EXTRAIT DU DOCUMENT:
**********

Un mouvement d’opposition se fit jour qui réunissait des membres du congrès, la presse, le Parti socialiste indépendant et un certain nombre de groupes nationalistes. Ces derniers constituaient une force politique nouvelle détachée du conservatisme traditionnel, sympathisaient avec les idées fascistes de Mussolini, et aspiraient à remplacer le système politique constitutionnel par un autre d’allure corporatiste et à abroger la loi électorale en vigueur ; ils trouvèrent des partisans dans les rangs de l’armée et chez quelques intellectuels tels que Leopoldo Lugones. Du reste, l’armée en tant que telle manifesta son désaccord avec la politique gouvernementale. Schématiquement, il y avait dans l’opposition deux fractions, avec des propositions différentes — l’une emmenée par le général José Félix Uriburu, qui prônait une réforme totale du système avec abolition du suffrage universel et son remplacement par un régime corporatiste, l’autre dirigée par l’ancien ministre de la Guerre, le général à la retraite Agustín P. Justo, qui, s’il jugeait bien nécessaire de renverser Yrigoyen, voulait néanmoins faire perdurer le système en place[1].

**********

DONNÉES FOURNIES:
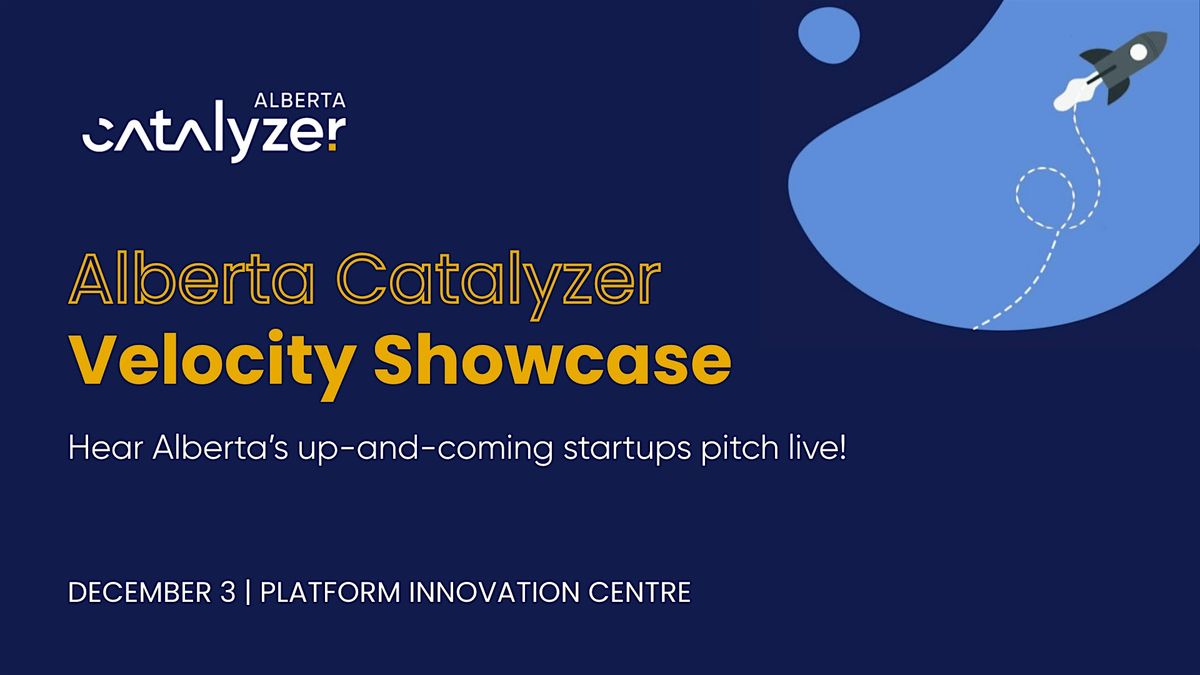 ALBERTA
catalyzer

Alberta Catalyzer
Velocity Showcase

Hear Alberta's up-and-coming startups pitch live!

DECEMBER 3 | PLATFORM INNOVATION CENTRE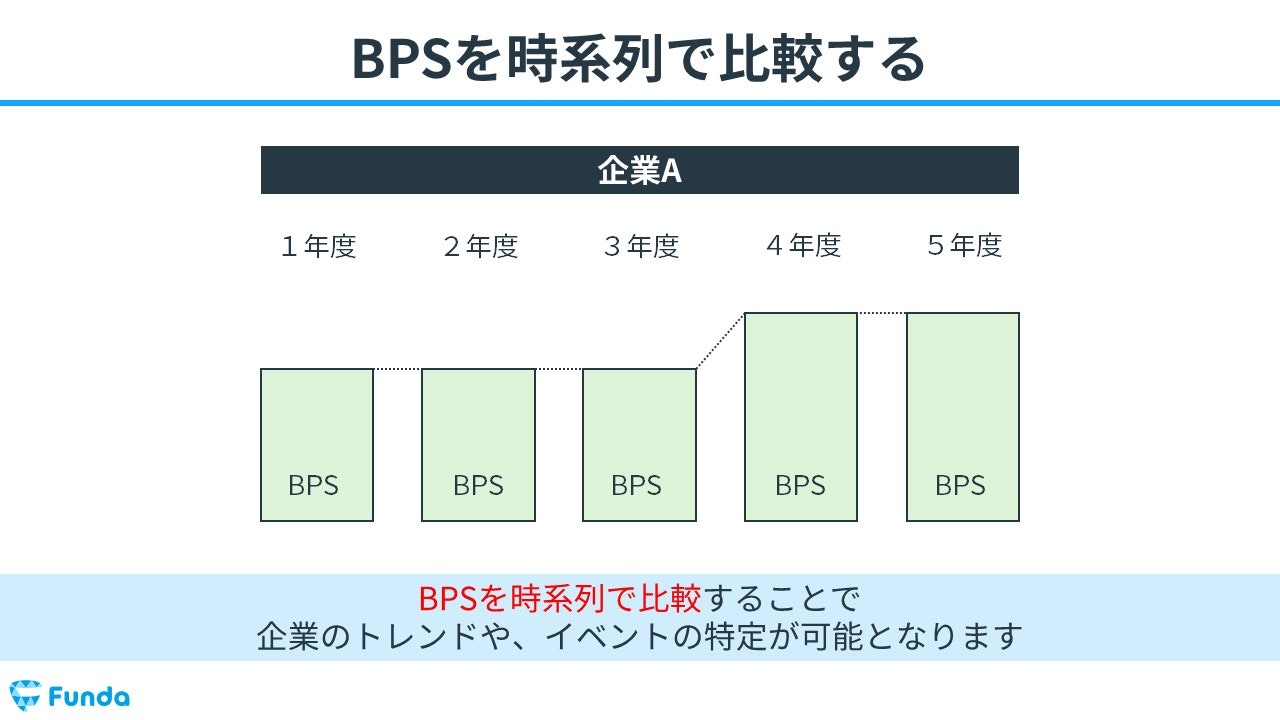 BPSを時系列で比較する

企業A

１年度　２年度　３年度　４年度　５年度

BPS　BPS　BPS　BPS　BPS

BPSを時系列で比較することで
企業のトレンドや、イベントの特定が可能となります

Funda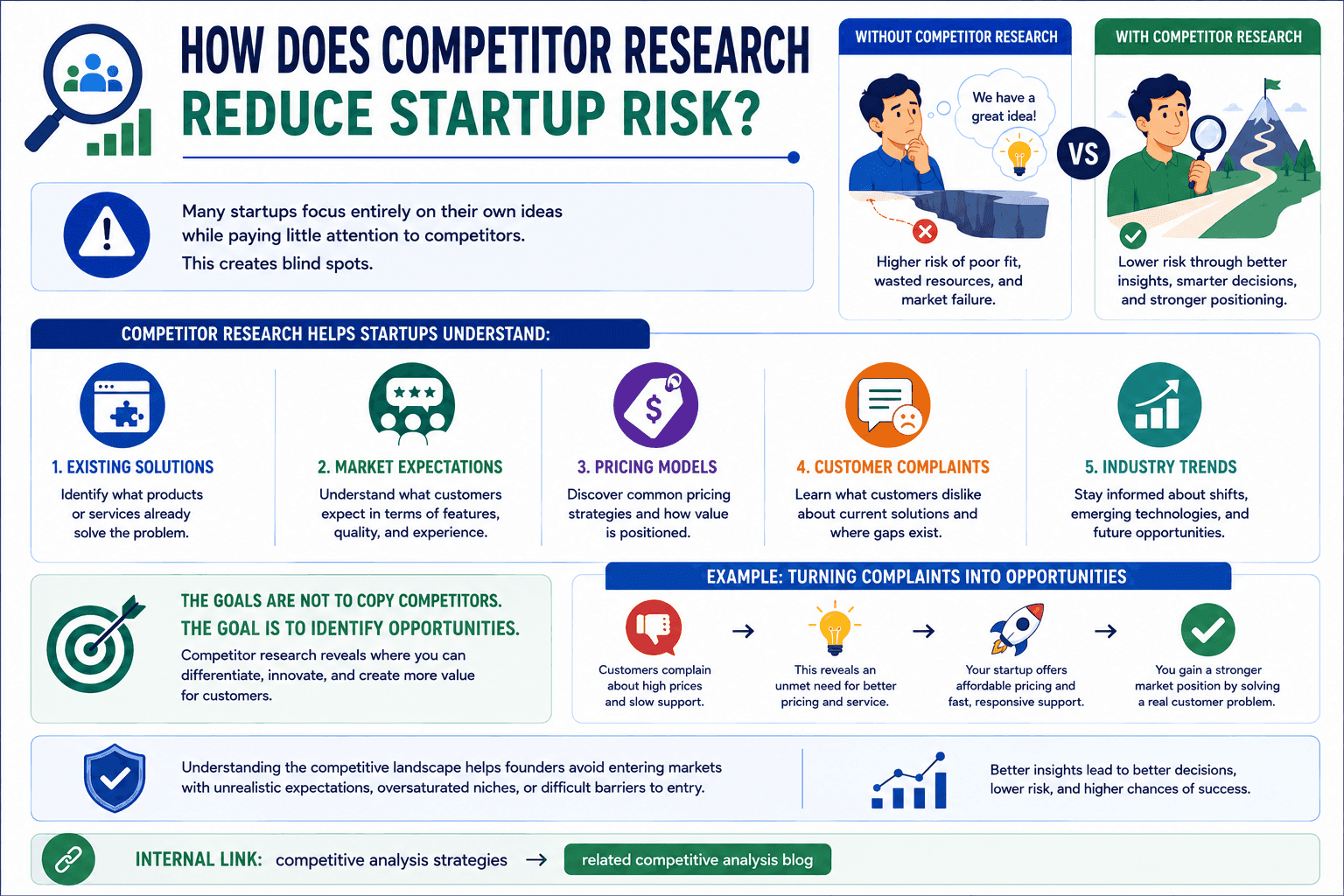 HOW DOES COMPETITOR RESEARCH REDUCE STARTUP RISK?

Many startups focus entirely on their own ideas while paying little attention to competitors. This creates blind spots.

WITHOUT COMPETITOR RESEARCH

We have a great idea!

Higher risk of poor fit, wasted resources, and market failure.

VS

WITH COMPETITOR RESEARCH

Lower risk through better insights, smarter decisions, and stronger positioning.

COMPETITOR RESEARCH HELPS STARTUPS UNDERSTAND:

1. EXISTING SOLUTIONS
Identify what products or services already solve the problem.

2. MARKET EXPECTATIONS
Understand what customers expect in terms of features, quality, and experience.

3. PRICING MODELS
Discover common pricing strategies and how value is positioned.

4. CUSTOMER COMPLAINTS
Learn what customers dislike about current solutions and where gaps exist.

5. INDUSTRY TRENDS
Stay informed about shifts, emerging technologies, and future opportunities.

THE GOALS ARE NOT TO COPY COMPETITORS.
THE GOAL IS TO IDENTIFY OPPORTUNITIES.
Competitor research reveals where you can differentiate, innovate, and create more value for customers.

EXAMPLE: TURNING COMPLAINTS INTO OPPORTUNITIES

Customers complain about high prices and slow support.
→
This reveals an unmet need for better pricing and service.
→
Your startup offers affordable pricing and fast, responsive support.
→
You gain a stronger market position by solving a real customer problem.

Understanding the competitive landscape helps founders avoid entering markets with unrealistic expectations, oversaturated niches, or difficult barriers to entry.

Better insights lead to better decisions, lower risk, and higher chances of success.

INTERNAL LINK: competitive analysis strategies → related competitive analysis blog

**********

CONSIGNE 1:
Répondez, s'il vous plaît, à ces questions sur l'extrait consacré à l'opposition à Yrigoyen :
(a) Quel intellectuel est cité parmi les partisans des groupes nationalistes ?
(b) Quel général prônait l'abolition du suffrage universel ?
(c) Quel poste Agustín P. Justo avait-il occupé auparavant ?
CONSIGNE 2: Poursuivez l'extrait sur l'opposition à Yrigoyen après sa dernière phrase.
La liste n'intervient pas dans ce travail.

RÉSULTAT 1:
(a) Leopoldo Lugones.
(b) Le général José Félix Uriburu.
(c) Ministre de la Guerre.

RÉSULTAT 2:
Les militaires argentins, dominés alors par les intérêts conservateurs de l’aristocratie rurale, exécuteront ainsi leur premier coup d’État depuis 1861, et solliciteront Uriburu, membre du Conseil suprême de la Guerre, à remplir le rôle de président provisoire. Uriburu cependant, voyant que son projet politique ne trouvait pas d’écho dans la société argentine et que l’UCR, qu’on croyait décapité par le coup d’État, gardait des forces importantes, décida de convoquer des élections générales pour novembre 1931[2].
Ceux qui, au sein de l’UCR, avaient été des opposants à Yrigoyen dans la décennie 1920, et qui s’étaient autodénommés antipersonnalistes (cherchant par là à se distancier du culte de la personnalité qu’ils accusaient Yrigoyen de vouloir mettre en place), étaient divisés à propos du coup d’État de septembre 1930. Les adversaires du coup d’État septembriste s’en allèrent rejoindre l’ancien président Marcelo Torcuato de Alvear, tandis que des personnalités radicales plus conservatrices se rangèrent aux côtés de l’ancien président du sénat Leopoldo Melo. Ces derniers se réunirent à l’hôtel Castelar, dans le centre de Buenos Aires, avec les dirigeants conservateurs et du Parti démocrate national (successeur du Parti autonomiste national, PAN, qui avait dirigé la politique argentine de 1874 à 1916), et à l’issue de cette réunion conclurent une alliance politique, qui prit le nom de Concordancia[3].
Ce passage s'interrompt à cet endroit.